Manchester City Council has defeated a judicial review challenge in a dispute about the age of a young man who immigrated from Guinea.

The council had carried out an age assessment and concluded he was 20 years old rather than 17 as claimed.

F had sought asylum in the UK, claiming to be in fear of his life from his father.

He challenged Manchester’s assessment by means of a document obtained from a  court in the Guinean capital Conakry that gave a declaration of his date of birth.

F asked Manchester to reassess his age based on this and evidence from a support worker and a missionary who knew him.

Manchester refused on the grounds that the evidence was unreliable, since the Guinean court order said it had been made by the father of whom he was supposedly in fear of his life. A priest named Pastor Goa later claimed to have sought the order in Conakry.

F argued that Manchester’s stance was Wednesbury unreasonable.

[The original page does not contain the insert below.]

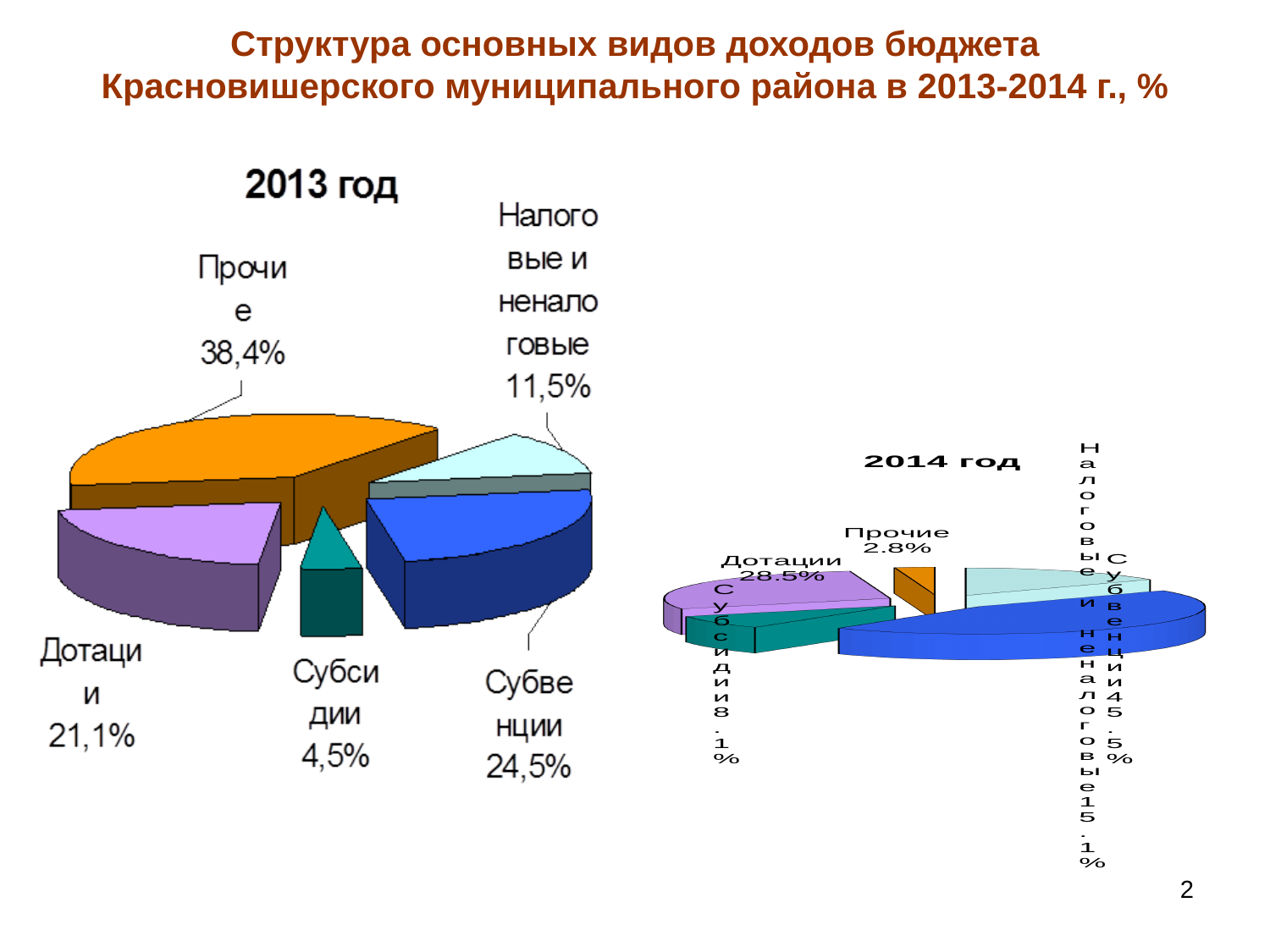
In the 2014 год chart, which is larger: Дотации or Налоговые и неналоговые? Дотации In the 2013 год chart, what share do Субвенции have? 24,5% In the 2014 год chart, which category has the largest share? Субвенции In the 2013 год chart, how many slices does the pie have? 5 In the 2014 год chart, what share do Прочие have? 2.8% In the 2014 год chart, what share do Дотации have? 28.5% In the 2013 год chart, what is the difference between the shares of Субвенции and Дотации? 3,4% What type of chart is used for the 2013 год data? Pie chart In the 2013 год chart, what share do Прочие have? 38,4% In the 2013 год chart, which category has the largest share? Прочие In the 2013 год chart, which category has the smallest share? Субсидии In the 2013 год chart, what share do Дотации have? 21,1%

In F, R (On the Application Of) v Manchester City Council [2019] EWHC 2998 (Admin) Knowles J said: “In my judgment it is impossible to characterise [Manchester’s] decision as irrational. Its evidence [that the case] did not meet the threshold test to trigger a re-assessment was one which was reasonably open to it....

“The high point of the claimant's case is obviously the court document from the court in Conakry. However, on analysis this, together with the various statements of Pastor Goa, raises more questions than it answers, and [Manchester] was entitled to reject it as a sufficiently firm basis to require a re-assessment of the claimant's age.”